Norges Bank, the country’s central bank, reports that the krone is at its lowest level since the end of the 1980s when measured against currencies such as the euro, dollar and pound.
On Monday afternoon, the krone was listed at 112.24 points on I44-indeksen, the exchange rate index preferred by Norges Bank.
“This is the weakest level since the late 1980s,” a Magne Østnor, currency strategist with lender DNB Markets, told NRK.
The index measures the strength of the krone against the currency of 44 of Norway's most important trading partners and is a key measure when the central bank sets interest rates.
A record-weak krone has consequences for people who are paid in Norwegian kroner when they travel abroad, as well as on the prices of foreign goods.

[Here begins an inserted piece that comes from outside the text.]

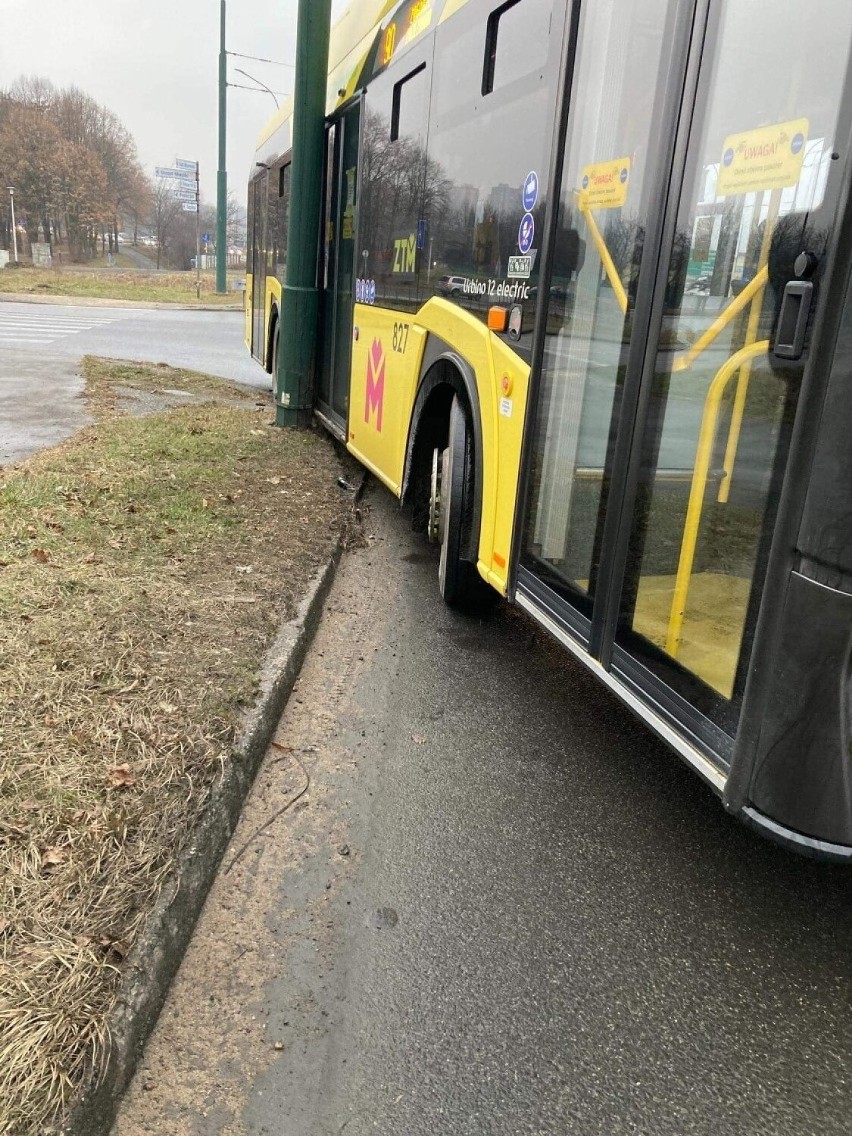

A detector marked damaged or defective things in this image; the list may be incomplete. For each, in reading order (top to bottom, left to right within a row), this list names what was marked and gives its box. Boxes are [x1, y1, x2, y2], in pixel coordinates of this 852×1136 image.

bent pole [278, 1, 336, 427]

Tuesday’s exchange rates showed the krone at 10.20 to the euro. 9.23 to the US dollar and 12.01 to the pound, NRK reported.
“It’s getting more expensive for Norwegians to go on holiday and buy foreign goods. But it is positive for the Norwegian export industry, which will become more competitive compared to its foreign counterparts as it becomes cheaper to buy Norwegian goods,” Østnor told the broadcaster.
The depreciation of the krone follows a sequence of negative news stories thought to affect investor confidence, after the currency had managed to strengthen in the lead-up to Christmas.
One of the factors that has contributed to the weak krone is the outbreak of new coronavirus in China, according to Østnor.
“The exchange value of the krone has depreciated over several years, but there is no doubt that the coronavirus has been a trigger. But the blame must also be shared with figures from the Norwegian economy which show that growth at home is slowing, the analyst told NRK.
“We must get used to the fact that the krone will remain at this level in future. The krone is at a record low looking backwards but fits well with the situation in the Norwegian economy at the moment,” he added.